Exactly ten years ago, Google expanded its transparency report with a new section dedicated to DMCA takedown requests.
For the first time, outsiders were able to see what URLs copyrights holders targeted and in what quantity.
The decision to make this information public was in part triggered by a rapid increase in removal requests. This was having an impact on the “free flow of information”, according to the search engine.
“We believe that openness is crucial for the future of the Internet. When something gets in the way of the free flow of information, we believe there should be transparency around what that block might be.”
According to Fred von Lohmann, Google’s Senior Copyright Counsel at the time, DMCA notices were skyrocketing.
“These days it’s not unusual for us to receive more than 250,000 requests each week, which is more than what copyright owners asked us to remove in all of 2009,” Van Lohman wrote at the time.
From 250,000 to 1,000,000,000 Takedowns Per Year
In hindsight, this was just the start of a takedown explosion. A few years later Google processed more than 20 million DMCA notices per week, which translates to more than a billion per year.
This growth curve eventually flattened and in recent years the takedown volume has started to decline. This is in part due to the various anti-piracy algorithms that push pirated content down in the search results.
By downranking pirate site results, infringing content has become harder to find in the search engine. As a result, Google now processes ‘just’ a few hundred million DMCA requests per year.
After ten years of takedown transparency, we take a look at the totals thus far, which are quite impressive. Over the past decade rightsholders asked Google to remove 5.75 billion URLs that allegedly link to copyright-infringing content.
These takedown requests come from just over 300,000 different copyright holders. UK music group BPI is the most prolific sender. With 570 million reported links, it’s good for nearly 10% of all takedown requests.

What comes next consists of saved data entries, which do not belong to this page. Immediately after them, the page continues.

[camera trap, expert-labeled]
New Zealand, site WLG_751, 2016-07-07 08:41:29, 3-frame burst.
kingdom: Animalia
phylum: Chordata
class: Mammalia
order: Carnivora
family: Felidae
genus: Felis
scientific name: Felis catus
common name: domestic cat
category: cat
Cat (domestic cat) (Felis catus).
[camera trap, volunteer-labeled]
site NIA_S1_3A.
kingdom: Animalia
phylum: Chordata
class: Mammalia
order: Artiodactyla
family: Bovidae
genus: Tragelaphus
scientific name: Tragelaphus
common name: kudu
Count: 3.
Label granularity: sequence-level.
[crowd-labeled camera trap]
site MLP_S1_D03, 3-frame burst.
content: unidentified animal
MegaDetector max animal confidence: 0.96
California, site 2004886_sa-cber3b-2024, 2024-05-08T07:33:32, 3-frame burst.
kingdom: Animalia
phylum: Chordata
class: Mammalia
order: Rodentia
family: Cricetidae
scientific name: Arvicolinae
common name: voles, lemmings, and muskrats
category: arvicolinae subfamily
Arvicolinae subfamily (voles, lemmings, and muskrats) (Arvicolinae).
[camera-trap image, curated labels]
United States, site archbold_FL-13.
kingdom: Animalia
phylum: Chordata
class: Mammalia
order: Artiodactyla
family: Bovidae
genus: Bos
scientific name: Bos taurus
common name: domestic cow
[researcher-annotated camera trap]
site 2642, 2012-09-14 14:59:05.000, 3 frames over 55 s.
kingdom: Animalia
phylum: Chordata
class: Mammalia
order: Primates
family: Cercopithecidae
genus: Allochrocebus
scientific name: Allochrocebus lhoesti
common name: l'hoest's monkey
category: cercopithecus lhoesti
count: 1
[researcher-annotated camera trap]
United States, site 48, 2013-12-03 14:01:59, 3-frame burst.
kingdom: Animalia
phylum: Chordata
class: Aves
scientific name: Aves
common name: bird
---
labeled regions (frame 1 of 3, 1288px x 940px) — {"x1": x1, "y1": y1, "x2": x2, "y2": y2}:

Looking at the targeted domains we see that 4shared.com is in the lead with 68 million reported URLs. Most of these were flagged several years ago. In recent years, the site is flagged ‘only’ a few thousand times per week, with less than a million reported links per year.
The top five most targeted domain names is completed with the defunct site mp3toys.xyz, hosting platforms rapidgator.net, chomikuj.pl, and uploaded.net, as well as the unblocking proxy portal unblocksites.co.
Not All Reported URLs are Removed
The figures refer to the number of URLs that are reported but not all of these are actually removed from the search engine. The stats also count duplicate reports, bogus claims, and URLs that are not indexed by Google.
For example, if we look at the reports from MindGeek’s “MG Premium” we see that the company reported over 494 million URLs over the years. Little over half of these were actually removed by Google.
Of the remaining URLs, 128 million were not in Google’s index. These have been placed on a preemptive blocklist, to prevent them from appearing in search results later on. Another 70 million links were classified as duplicates, while nearly 7 million were rejected for other reasons.
Mistakes and Abuse
While these numbers are interesting by themselves, the biggest contribution of the transparency report is the ability for outsiders to spot faulty and abusive notices. This is possible because Google shares all reported links with the Lumen Database, which is managed by Harvard’s Berkman Klein Center.
Over the years this database has allowed us to spot thousands of problematic takedowns, ranging from honest mistakes, through automated takedown errors, to plain abuse.
There are numerous examples of mistakes we can mention. Microsoft once targeted the BBC, Wikipedia, and the US Government; Movie studios asked Google to remove their own films; A French movie and TV show database targeted Netflix and Rotten Tomatoes, and so on.
With billions of reported URLs is no surprise that these errors happen but by pointing them out in public, those responsible can be held to account. That must have resulted in a higher takedown accuracy rate over time.
It will be interesting to see how takedown trends develop over the coming years. As long as Google continues its transparency report, we will surely keep an eye on it.